# Description of the task:
Reproduce word for word the lines starting at the one that contains "218), which is nearer?" and ending with the last of the rows, both included.

# Materials provided:
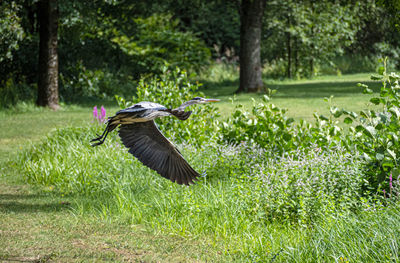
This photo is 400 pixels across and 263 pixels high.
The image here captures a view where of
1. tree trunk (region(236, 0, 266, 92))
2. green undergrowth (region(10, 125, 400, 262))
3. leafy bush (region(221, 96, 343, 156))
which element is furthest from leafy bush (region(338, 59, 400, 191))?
tree trunk (region(236, 0, 266, 92))

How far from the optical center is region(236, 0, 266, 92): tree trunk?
52.1ft

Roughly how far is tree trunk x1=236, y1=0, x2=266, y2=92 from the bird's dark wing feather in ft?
40.7

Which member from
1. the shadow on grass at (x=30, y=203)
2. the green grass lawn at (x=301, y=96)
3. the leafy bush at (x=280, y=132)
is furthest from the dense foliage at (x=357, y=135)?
the green grass lawn at (x=301, y=96)

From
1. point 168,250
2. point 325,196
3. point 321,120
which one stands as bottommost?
point 168,250

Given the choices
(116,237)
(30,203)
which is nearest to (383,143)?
(116,237)

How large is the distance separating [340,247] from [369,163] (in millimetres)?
1740

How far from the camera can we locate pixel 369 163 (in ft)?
17.1

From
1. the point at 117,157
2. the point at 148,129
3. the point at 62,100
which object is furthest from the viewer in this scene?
the point at 62,100

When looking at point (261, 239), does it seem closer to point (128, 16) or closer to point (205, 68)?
point (128, 16)

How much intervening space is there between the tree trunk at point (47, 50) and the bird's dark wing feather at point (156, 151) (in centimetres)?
955

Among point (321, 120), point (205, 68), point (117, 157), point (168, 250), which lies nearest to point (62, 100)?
point (205, 68)

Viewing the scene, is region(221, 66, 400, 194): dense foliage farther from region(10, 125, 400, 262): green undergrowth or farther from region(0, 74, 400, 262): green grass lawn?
region(0, 74, 400, 262): green grass lawn

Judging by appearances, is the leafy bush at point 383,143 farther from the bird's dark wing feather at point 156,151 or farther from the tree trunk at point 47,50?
the tree trunk at point 47,50

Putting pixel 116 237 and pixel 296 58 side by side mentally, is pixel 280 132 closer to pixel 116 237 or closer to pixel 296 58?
pixel 116 237
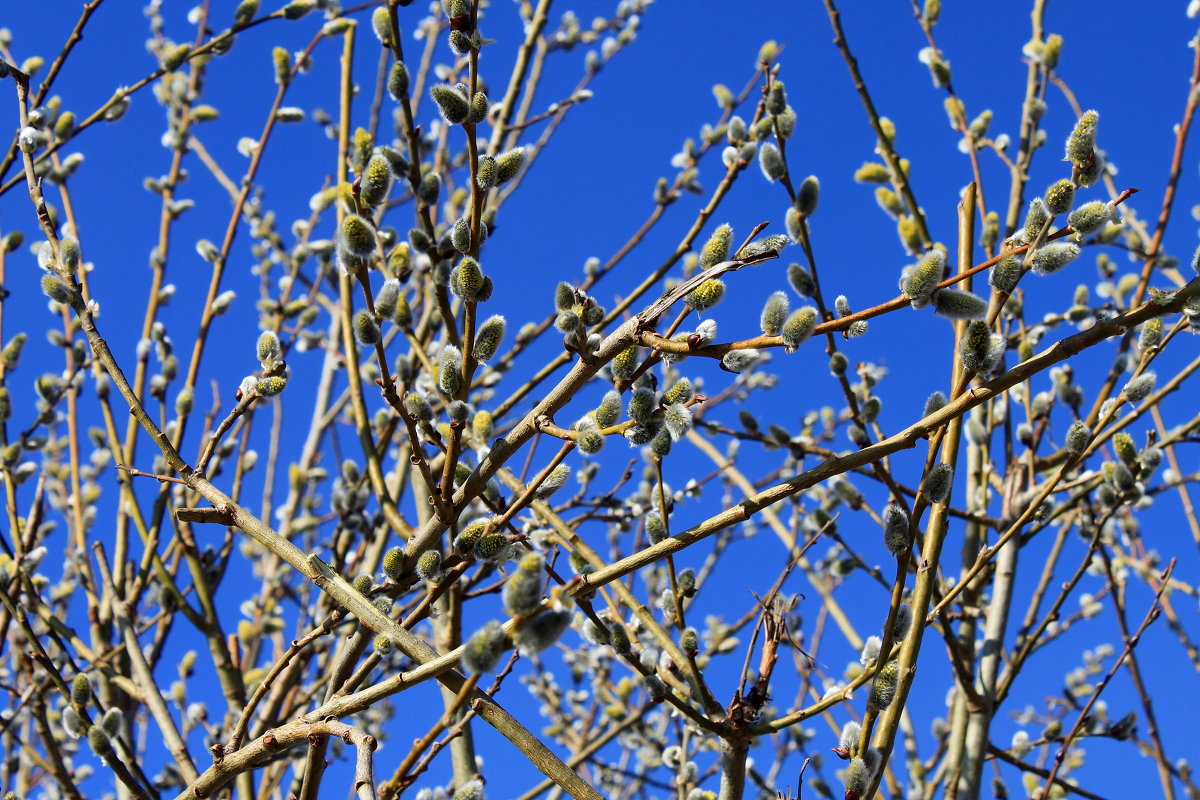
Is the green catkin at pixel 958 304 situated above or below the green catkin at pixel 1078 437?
below

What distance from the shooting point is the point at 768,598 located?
6.03ft

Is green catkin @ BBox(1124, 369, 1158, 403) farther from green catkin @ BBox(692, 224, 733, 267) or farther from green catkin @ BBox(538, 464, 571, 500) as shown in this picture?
green catkin @ BBox(538, 464, 571, 500)

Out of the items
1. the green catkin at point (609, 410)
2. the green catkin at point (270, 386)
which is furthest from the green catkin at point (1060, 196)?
the green catkin at point (270, 386)

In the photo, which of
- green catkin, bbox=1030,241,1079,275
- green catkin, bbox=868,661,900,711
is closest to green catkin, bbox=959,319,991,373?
green catkin, bbox=1030,241,1079,275

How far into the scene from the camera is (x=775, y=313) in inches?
57.2

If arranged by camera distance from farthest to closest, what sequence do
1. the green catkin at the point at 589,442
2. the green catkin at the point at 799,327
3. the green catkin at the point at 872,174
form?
the green catkin at the point at 872,174 < the green catkin at the point at 589,442 < the green catkin at the point at 799,327

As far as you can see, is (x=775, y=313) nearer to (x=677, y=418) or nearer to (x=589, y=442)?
(x=677, y=418)

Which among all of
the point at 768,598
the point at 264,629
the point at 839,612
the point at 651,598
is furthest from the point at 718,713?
the point at 651,598

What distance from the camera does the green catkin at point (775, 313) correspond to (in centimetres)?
145

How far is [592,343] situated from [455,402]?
9.6 inches

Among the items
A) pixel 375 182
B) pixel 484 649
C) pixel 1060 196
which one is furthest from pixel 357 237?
pixel 1060 196

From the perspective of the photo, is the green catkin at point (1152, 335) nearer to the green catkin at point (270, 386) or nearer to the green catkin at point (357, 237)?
the green catkin at point (357, 237)

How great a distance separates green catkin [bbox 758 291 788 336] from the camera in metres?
1.45

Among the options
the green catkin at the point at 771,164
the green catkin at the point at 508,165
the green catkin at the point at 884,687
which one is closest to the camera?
the green catkin at the point at 884,687
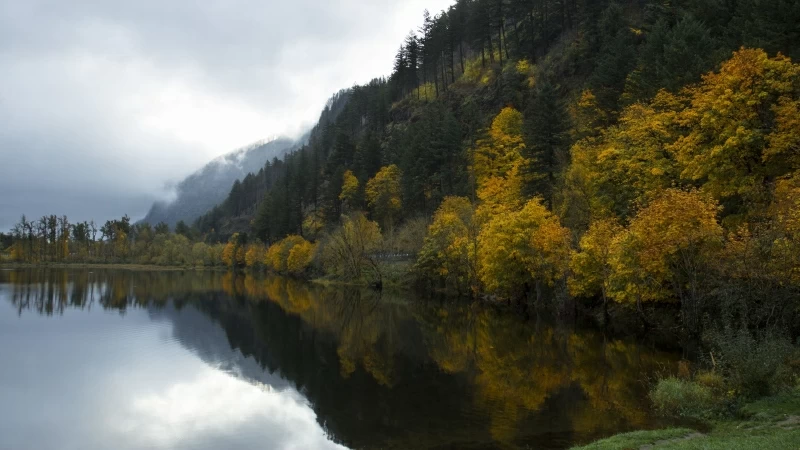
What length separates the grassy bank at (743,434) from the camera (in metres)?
11.8

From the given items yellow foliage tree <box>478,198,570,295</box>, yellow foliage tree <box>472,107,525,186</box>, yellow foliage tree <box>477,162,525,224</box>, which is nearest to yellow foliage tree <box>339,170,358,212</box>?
yellow foliage tree <box>472,107,525,186</box>

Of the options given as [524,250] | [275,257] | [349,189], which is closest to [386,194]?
[349,189]

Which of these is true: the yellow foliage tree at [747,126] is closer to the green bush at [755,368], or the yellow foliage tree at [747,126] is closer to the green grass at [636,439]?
the green bush at [755,368]

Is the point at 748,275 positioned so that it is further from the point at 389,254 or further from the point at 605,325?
the point at 389,254

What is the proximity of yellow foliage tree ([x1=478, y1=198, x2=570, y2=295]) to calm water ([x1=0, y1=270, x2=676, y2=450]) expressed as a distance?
4704 millimetres

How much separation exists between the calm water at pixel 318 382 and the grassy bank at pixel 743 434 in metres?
2.62

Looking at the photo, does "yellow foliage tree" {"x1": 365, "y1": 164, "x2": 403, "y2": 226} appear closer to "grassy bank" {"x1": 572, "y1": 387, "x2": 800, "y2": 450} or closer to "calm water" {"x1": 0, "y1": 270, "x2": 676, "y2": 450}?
"calm water" {"x1": 0, "y1": 270, "x2": 676, "y2": 450}

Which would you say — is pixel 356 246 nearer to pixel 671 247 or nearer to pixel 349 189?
pixel 349 189

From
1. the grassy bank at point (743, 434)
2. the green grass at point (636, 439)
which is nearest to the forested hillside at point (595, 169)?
the grassy bank at point (743, 434)

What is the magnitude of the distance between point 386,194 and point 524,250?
161 ft

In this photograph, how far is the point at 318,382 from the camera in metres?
26.8

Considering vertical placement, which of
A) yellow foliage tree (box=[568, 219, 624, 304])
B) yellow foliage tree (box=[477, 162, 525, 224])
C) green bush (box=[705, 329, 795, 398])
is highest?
yellow foliage tree (box=[477, 162, 525, 224])

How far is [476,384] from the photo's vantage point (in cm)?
2459

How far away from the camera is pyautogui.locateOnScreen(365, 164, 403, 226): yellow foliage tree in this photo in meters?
91.9
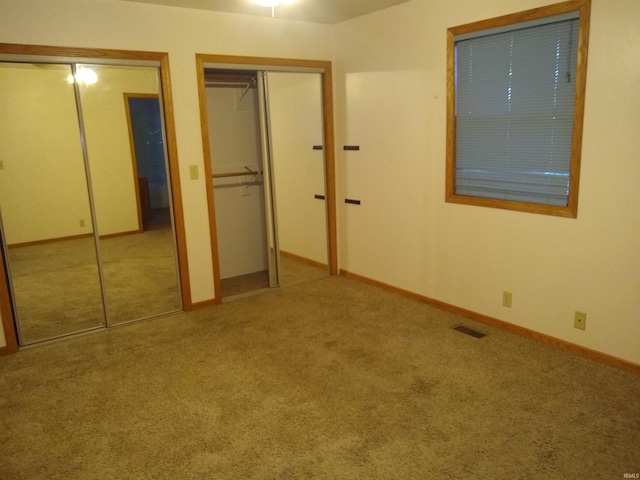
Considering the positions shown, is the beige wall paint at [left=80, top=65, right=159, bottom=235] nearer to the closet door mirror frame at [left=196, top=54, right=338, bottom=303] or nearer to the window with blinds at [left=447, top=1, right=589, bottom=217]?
the closet door mirror frame at [left=196, top=54, right=338, bottom=303]

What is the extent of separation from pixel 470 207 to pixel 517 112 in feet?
2.48

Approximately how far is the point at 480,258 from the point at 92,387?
279 centimetres

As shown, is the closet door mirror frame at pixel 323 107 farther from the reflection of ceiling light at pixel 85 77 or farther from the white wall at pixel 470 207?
the reflection of ceiling light at pixel 85 77

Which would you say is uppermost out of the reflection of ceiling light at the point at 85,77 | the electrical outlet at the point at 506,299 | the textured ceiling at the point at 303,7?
the textured ceiling at the point at 303,7

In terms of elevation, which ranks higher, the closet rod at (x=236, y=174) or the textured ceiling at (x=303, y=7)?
the textured ceiling at (x=303, y=7)

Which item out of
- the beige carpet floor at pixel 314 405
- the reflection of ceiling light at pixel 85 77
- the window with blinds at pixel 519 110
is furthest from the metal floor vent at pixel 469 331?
the reflection of ceiling light at pixel 85 77

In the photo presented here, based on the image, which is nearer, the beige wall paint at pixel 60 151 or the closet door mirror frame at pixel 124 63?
the closet door mirror frame at pixel 124 63

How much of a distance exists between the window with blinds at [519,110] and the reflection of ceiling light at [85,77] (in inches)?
104

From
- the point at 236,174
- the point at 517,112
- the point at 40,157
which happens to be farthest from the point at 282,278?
the point at 517,112

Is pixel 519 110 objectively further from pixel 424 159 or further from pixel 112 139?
pixel 112 139

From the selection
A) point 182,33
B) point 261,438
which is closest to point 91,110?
point 182,33

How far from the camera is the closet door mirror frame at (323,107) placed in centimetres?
395

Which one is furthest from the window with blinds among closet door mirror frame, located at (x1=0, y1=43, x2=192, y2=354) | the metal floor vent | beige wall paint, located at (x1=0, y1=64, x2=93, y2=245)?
beige wall paint, located at (x1=0, y1=64, x2=93, y2=245)

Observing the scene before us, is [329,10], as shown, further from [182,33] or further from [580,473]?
[580,473]
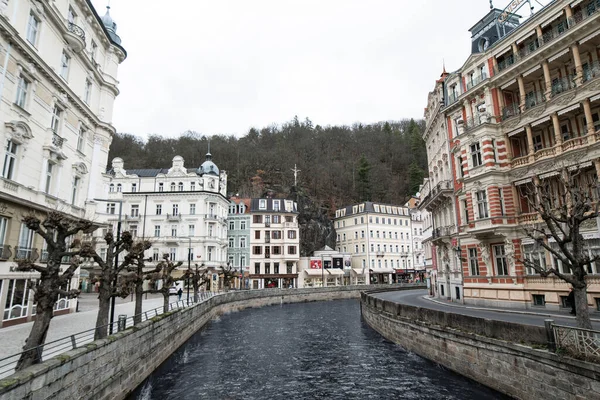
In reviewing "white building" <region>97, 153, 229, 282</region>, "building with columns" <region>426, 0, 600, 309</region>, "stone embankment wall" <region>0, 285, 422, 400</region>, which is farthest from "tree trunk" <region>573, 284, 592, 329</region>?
"white building" <region>97, 153, 229, 282</region>

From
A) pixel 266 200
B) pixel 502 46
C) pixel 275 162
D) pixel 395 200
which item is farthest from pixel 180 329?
pixel 395 200

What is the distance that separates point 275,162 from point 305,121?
31.6m

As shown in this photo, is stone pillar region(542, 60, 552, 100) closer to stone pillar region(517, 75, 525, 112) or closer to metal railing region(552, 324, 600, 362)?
stone pillar region(517, 75, 525, 112)

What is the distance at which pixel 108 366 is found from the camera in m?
11.9

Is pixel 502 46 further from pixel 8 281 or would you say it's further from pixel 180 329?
pixel 8 281

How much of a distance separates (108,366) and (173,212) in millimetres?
40470

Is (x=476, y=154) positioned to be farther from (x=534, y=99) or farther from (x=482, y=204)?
(x=534, y=99)

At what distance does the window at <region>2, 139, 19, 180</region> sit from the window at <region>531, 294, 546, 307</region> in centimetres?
3103

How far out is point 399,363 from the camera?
17.9 metres

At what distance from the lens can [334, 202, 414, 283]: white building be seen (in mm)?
70875

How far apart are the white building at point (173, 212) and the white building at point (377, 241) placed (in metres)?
31.3

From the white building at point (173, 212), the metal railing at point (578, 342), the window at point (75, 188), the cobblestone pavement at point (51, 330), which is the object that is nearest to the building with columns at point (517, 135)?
the metal railing at point (578, 342)

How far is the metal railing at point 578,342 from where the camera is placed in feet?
30.5

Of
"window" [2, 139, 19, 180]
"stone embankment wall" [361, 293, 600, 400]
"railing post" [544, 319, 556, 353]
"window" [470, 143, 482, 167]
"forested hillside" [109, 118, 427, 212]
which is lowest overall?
"stone embankment wall" [361, 293, 600, 400]
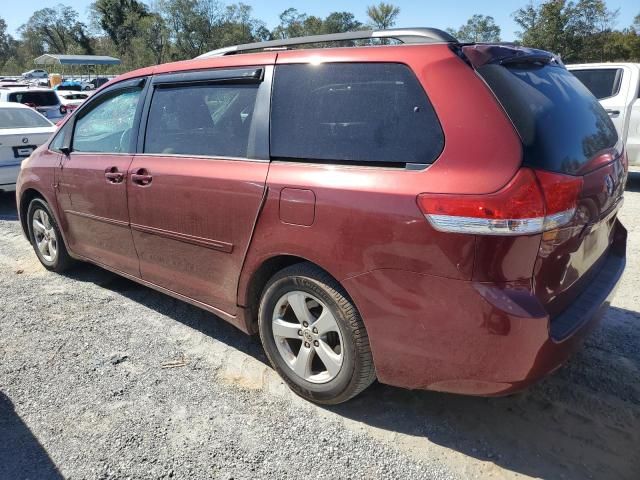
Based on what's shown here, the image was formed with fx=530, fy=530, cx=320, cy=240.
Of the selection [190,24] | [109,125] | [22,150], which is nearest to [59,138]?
[109,125]

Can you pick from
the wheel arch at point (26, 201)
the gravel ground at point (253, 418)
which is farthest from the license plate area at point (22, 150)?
the gravel ground at point (253, 418)

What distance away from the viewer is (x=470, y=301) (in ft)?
6.92

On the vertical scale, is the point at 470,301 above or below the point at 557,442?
above

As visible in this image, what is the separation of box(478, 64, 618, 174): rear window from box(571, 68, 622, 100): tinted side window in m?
5.99

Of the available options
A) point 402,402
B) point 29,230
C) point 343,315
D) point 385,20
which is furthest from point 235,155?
point 385,20

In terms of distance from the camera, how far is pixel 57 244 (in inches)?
184

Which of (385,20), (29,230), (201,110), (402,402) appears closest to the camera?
(402,402)

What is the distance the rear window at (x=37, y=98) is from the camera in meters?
13.3

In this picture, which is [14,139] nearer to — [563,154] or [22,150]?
[22,150]

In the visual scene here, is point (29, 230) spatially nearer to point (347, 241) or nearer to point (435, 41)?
point (347, 241)

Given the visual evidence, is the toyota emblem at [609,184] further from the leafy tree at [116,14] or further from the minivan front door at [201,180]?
the leafy tree at [116,14]

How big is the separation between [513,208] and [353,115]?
880 mm

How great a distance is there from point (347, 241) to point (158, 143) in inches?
68.2

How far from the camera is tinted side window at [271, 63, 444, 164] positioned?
2.28 metres
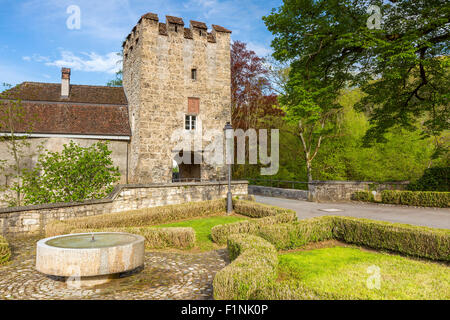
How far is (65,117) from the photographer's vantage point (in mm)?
20188

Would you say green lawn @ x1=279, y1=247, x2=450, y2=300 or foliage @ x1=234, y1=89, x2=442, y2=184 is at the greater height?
foliage @ x1=234, y1=89, x2=442, y2=184

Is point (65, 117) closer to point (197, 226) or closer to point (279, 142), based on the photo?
point (197, 226)

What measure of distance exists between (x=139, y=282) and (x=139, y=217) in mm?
5932

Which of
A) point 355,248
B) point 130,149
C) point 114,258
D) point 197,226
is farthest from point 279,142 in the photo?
point 114,258

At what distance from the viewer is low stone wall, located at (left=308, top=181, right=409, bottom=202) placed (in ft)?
64.7

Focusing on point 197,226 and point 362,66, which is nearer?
point 197,226

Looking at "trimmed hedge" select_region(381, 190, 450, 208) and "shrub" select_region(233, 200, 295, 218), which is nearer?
"shrub" select_region(233, 200, 295, 218)

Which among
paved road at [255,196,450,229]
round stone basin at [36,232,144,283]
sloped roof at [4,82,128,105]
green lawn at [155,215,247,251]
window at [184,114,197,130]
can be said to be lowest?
green lawn at [155,215,247,251]

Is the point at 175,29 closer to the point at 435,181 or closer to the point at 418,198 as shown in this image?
the point at 418,198

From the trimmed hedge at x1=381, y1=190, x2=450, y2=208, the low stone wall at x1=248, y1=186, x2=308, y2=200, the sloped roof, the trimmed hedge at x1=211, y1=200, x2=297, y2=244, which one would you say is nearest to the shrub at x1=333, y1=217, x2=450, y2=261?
the trimmed hedge at x1=211, y1=200, x2=297, y2=244

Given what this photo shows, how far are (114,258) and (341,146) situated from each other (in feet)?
77.5

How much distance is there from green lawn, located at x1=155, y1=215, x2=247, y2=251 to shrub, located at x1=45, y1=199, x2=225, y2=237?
454 mm

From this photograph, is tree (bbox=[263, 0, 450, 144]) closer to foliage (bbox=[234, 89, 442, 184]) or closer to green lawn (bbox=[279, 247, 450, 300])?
foliage (bbox=[234, 89, 442, 184])

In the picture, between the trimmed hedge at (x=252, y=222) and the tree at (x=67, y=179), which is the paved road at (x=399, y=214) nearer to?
the trimmed hedge at (x=252, y=222)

# Expected answer:
Looking at "trimmed hedge" select_region(381, 190, 450, 208) and "shrub" select_region(233, 200, 295, 218), which is nearer?
"shrub" select_region(233, 200, 295, 218)

Which among
paved road at [255,196,450,229]
round stone basin at [36,232,144,283]
sloped roof at [4,82,128,105]
green lawn at [155,215,247,251]
window at [184,114,197,130]
can be said to be lowest?
green lawn at [155,215,247,251]

Is the point at 175,29 closer to the point at 435,181 or closer to the point at 418,198 as shown in this image?
the point at 418,198

From the trimmed hedge at x1=381, y1=190, x2=450, y2=208, the low stone wall at x1=248, y1=186, x2=308, y2=200, the sloped roof, the trimmed hedge at x1=211, y1=200, x2=297, y2=244, which one would you say is nearest to the shrub at x1=333, y1=217, x2=450, y2=261?
the trimmed hedge at x1=211, y1=200, x2=297, y2=244

Given what this photo shows, how far are (114,258) and (341,146) situated from each other (in feet)?
77.5

How much distance is there from green lawn, located at x1=155, y1=215, x2=247, y2=251 to shrub, located at x1=45, y1=199, x2=225, y2=237?
454 mm

From this photograph, is tree (bbox=[263, 0, 450, 144]) closer to foliage (bbox=[234, 89, 442, 184]) or closer to green lawn (bbox=[279, 247, 450, 300])?
foliage (bbox=[234, 89, 442, 184])

In the picture, between the trimmed hedge at (x=252, y=222) and the tree at (x=67, y=179), which is the paved road at (x=399, y=214) nearer to?
the trimmed hedge at (x=252, y=222)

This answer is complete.